The assessment of pulmonary artery pressure (PAP) and parameters describing right ventricular function stand in the focus of the diagnosis and clinical management of pulmonary hypertension (PH). Right heart catheterization (RHC) is the gold standard..

... method to measure PAP and to provide hemodynamic information on right ventricular function. However, due to its invasive nature, RHC is not optimal for screening and for close monitoring of the disease. Therefore, the development of non-invasive methods providing reliable PAP measurements and right ventricular functional parameters would be of major benefit.

Today, the most often used comprehensive non-invasive method for these purposes is echocardiography. However, the method has limitations; in many cases PAP is significantly under- or overestimated - especially in subjects with co-existing pulmonary diseases. Regarding right ventricular function, although novel echocardiography parameters appear to be promising, they have not yet been evaluated in all forms of PH.

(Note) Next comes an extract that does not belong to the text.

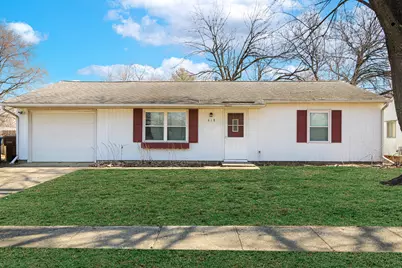 618 Dogwood Drive, Champaign, IL 61821 - Photo 1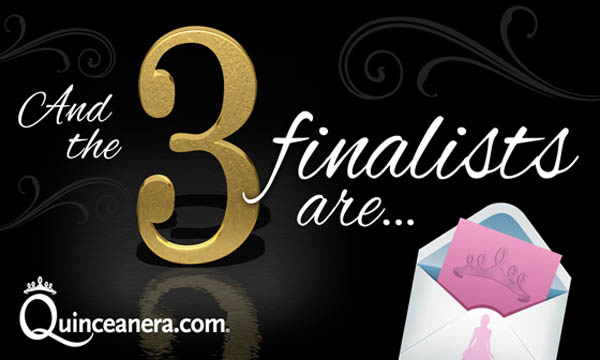 Vote! 2012 Orange County Cover Girl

Another emerging non-invasive method is cardiac magnetic resonance imaging (MRI). MRI is considered to be as gold standard for the non-invasive assessment of right ventricular function. In addition, our group showed that with a special approach ("vortex method"), MRI enables the determination of PAP with physiologic accuracy, but the method has not yet been validated systematically in different forms of PH.

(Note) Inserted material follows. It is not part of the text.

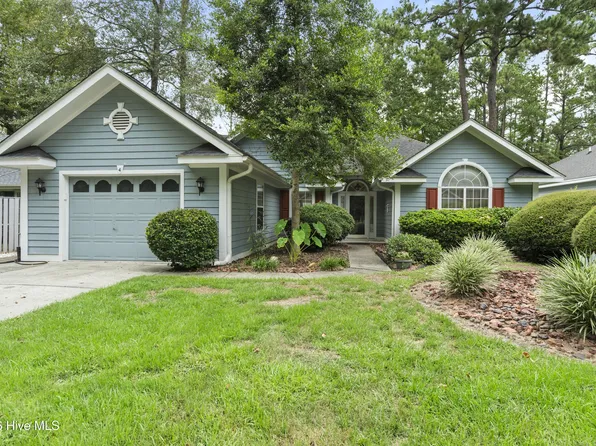 4 Northwest Drive, Carolina Shores, NC 28467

All patients undergoing right heart catheterization in our clinic are candidates for the study. Excluded will be patients not eligible for MRI or declining to take part in the study. MRI and Echocardiography will be performed within two weeks of the RHC.

Hypothesis:

  1. MRI is superior to echocardiography to non-invasively determine mean PAP in a broad collective of patients with PH of diverse ethology.
  2. MRI derived right ventricular functional parameters correlate better to invasive measurements and to established prognostic parameters than echocardiography derived right ventricular functional parameters.
  3. Novel right ventricular tissue Doppler parameters add substantially to "classical" echocardiography parameters to describe right ventricular function.